### Task data
--- Start ---
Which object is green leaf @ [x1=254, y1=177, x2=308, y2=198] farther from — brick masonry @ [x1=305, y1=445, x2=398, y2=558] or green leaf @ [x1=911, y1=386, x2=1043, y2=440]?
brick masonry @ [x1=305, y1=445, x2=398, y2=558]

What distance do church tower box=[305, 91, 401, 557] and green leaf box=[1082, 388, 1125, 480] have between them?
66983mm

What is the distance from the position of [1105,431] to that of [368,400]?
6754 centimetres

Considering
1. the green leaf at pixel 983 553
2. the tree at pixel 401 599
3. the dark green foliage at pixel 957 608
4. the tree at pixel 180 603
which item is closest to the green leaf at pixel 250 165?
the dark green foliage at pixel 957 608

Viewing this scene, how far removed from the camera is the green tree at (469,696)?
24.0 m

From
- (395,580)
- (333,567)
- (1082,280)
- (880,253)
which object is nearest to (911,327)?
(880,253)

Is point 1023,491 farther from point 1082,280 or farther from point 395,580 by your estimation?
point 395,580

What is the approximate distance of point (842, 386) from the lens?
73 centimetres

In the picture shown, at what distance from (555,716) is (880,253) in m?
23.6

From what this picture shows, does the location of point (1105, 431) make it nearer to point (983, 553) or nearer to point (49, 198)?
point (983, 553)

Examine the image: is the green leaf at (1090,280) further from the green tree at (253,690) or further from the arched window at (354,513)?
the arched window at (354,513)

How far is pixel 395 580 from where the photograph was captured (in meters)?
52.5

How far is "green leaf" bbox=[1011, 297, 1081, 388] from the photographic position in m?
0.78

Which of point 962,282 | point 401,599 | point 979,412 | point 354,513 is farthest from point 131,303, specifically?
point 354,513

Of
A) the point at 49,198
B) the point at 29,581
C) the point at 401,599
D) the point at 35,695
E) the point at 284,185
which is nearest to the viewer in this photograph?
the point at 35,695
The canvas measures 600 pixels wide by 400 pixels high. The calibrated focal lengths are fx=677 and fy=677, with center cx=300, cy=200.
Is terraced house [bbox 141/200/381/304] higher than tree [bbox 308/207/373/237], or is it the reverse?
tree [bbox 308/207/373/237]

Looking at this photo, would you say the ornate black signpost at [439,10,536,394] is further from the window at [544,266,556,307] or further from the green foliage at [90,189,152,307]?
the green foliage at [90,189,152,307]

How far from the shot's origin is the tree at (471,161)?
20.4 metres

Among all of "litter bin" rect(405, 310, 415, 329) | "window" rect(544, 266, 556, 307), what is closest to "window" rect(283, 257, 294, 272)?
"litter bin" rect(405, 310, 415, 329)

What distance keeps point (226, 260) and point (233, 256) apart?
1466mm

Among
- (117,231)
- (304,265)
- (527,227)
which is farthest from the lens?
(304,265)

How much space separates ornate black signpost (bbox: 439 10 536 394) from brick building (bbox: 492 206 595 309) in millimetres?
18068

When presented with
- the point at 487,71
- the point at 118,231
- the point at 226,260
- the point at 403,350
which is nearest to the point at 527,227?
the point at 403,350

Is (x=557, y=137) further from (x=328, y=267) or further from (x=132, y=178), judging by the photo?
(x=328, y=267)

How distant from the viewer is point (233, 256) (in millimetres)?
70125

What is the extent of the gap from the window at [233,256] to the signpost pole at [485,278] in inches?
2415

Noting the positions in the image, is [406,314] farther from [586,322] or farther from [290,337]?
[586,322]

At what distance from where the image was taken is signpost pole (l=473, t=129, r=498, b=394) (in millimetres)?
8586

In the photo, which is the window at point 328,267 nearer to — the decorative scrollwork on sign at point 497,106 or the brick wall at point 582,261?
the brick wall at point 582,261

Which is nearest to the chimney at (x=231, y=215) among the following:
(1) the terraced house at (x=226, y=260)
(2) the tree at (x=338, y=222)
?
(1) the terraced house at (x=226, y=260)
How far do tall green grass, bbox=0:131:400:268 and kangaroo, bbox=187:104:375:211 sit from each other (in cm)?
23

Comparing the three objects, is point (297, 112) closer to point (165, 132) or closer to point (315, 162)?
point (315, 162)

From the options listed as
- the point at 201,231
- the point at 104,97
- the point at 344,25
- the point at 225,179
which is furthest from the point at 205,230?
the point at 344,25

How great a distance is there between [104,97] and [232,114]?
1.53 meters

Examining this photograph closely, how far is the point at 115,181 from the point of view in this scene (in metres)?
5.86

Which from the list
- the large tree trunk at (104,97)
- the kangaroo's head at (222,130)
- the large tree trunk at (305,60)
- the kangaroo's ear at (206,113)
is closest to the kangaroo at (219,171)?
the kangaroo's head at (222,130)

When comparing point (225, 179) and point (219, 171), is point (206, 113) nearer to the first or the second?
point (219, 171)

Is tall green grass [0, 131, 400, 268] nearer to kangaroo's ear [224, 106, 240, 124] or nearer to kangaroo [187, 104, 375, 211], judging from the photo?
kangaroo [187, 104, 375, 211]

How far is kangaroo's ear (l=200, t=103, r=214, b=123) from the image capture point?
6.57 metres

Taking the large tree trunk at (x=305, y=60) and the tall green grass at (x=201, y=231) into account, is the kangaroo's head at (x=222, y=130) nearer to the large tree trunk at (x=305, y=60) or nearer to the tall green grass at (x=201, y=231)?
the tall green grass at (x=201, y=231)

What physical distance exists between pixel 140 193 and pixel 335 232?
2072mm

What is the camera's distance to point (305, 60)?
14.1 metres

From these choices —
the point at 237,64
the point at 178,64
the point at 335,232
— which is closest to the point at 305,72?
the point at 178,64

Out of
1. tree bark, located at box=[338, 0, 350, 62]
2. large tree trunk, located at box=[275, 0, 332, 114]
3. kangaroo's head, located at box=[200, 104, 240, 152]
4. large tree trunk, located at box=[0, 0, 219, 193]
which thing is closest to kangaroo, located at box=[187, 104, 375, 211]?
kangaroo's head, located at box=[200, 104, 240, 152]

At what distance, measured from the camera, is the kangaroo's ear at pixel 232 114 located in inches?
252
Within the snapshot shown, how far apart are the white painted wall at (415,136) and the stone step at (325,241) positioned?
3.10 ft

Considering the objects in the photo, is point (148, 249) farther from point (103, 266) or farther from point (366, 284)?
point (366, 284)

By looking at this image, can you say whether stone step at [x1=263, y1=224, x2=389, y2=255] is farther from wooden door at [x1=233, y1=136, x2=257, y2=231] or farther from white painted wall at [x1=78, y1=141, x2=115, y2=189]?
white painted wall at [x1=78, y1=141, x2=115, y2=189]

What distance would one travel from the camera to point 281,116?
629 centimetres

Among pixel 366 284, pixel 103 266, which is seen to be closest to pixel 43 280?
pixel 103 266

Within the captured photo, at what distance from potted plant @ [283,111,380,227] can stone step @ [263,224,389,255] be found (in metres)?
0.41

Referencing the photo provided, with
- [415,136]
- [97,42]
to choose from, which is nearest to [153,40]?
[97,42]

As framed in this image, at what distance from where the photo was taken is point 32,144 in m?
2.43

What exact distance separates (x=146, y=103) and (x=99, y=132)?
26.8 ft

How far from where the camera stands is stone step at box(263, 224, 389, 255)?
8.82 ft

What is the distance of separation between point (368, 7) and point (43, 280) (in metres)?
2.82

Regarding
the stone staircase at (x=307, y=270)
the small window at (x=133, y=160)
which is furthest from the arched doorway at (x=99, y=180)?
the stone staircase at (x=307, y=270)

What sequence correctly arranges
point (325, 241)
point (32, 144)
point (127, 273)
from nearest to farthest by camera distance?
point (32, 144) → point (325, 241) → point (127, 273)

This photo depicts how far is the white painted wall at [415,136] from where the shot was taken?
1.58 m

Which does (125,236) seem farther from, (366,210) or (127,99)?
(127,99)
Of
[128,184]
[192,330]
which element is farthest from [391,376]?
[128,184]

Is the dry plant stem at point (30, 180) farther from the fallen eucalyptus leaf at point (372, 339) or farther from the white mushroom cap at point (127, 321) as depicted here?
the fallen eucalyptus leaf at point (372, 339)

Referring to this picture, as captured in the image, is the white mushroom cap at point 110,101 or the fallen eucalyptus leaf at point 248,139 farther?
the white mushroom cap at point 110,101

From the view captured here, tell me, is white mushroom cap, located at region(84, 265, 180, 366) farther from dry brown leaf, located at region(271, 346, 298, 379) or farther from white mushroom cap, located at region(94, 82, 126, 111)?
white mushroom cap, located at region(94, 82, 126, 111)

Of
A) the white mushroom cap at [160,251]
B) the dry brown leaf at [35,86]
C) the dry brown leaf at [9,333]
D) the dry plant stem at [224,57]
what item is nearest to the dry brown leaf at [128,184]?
--- End ---
### Problem description
Starting at the line with "Referring to this", copy every line up to and including the last one in the entries above.

### Output of the exercise
Referring to this picture, as captured in the image, is the white mushroom cap at point 110,101 or the fallen eucalyptus leaf at point 248,139 farther?
the white mushroom cap at point 110,101

From the view captured here, tell me, is white mushroom cap, located at region(84, 265, 180, 366) farther from dry brown leaf, located at region(271, 346, 298, 379) or farther from white mushroom cap, located at region(94, 82, 126, 111)?
white mushroom cap, located at region(94, 82, 126, 111)

Of
A) the white mushroom cap at [160,251]
B) the dry brown leaf at [35,86]
C) the dry brown leaf at [9,333]
D) the dry plant stem at [224,57]
what item is nearest to the dry brown leaf at [128,184]?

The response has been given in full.